The disciple lying close to the heart of Jesus
No one has ever seen God. It is the only Son, himself God, who is close to the Father’s heart, who has made him known.
John 1:18
There is a reflection that we can make regarding what Pisani has included in this rather crowded painting and which is related to the Solemnity of the Most Holy Trinity that the Church celebrates on the first Sunday after Pentecost. If we start looking at the other figures surrounding Jesus, immediately we notice John, the beloved disciple, reclining close to his heart, as described in the Gospel according to Saint John, during the Last Supper before the Passion (see Jn 13:23).
The identity of this disciple remains unknown. The sacred author introduces us to this disciple that Jesus loved precisely at this point in the Gospel where the Lord’s hour had come. We come across this disciple again near the Cross, at the empty tomb and when Jesus appears again to the disciple near the Sea of Galilee. And in these three instances, this disciple shows that faith which Jesus expects of his disciples when he insists with them that they should believe in him. We could therefore say that he is the ideal disciple, a mirror image of who the disciple of Christ should be.
It is exactly this faith in the Master and total loyalty to him that draws him so close to Jesus, to the extent that he can recline close to his heart. The Evangelist uses the word κόλπος (kolpos) to describe the pose of the disciple. The word can mean both ‘chest’ and ‘bosom’. It might seem like a superfluous detail, but on considering the other instance when the Evangelist uses that word (the sentence quoted above from the Prologue), one soon realises the great importance of this word. The disciple is in the Master in the same way that the Son of God is in the Father. And so, gradually, the disciple also finds himself cradled in the bosom of the Father, at the heart of the Most Holy Trinity.

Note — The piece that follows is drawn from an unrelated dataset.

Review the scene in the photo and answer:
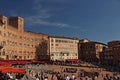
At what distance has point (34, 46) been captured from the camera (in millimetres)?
103125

We might envy this disciple’s proximity to the heart of Jesus, but this privileged place is not denied to us because we are all disciples that Jesus loves. It only depends on whether, like the first disciples, we are prepared to follow the Lord until he leads us to the place where he is staying, and to remain with him (see Jn 1:35-39). The way may be long and dark, but it is possible to be embraced within the eternal love and intimacy between the persons of the Most Holy Trinity, and to start to dwell there starting from today for eternity.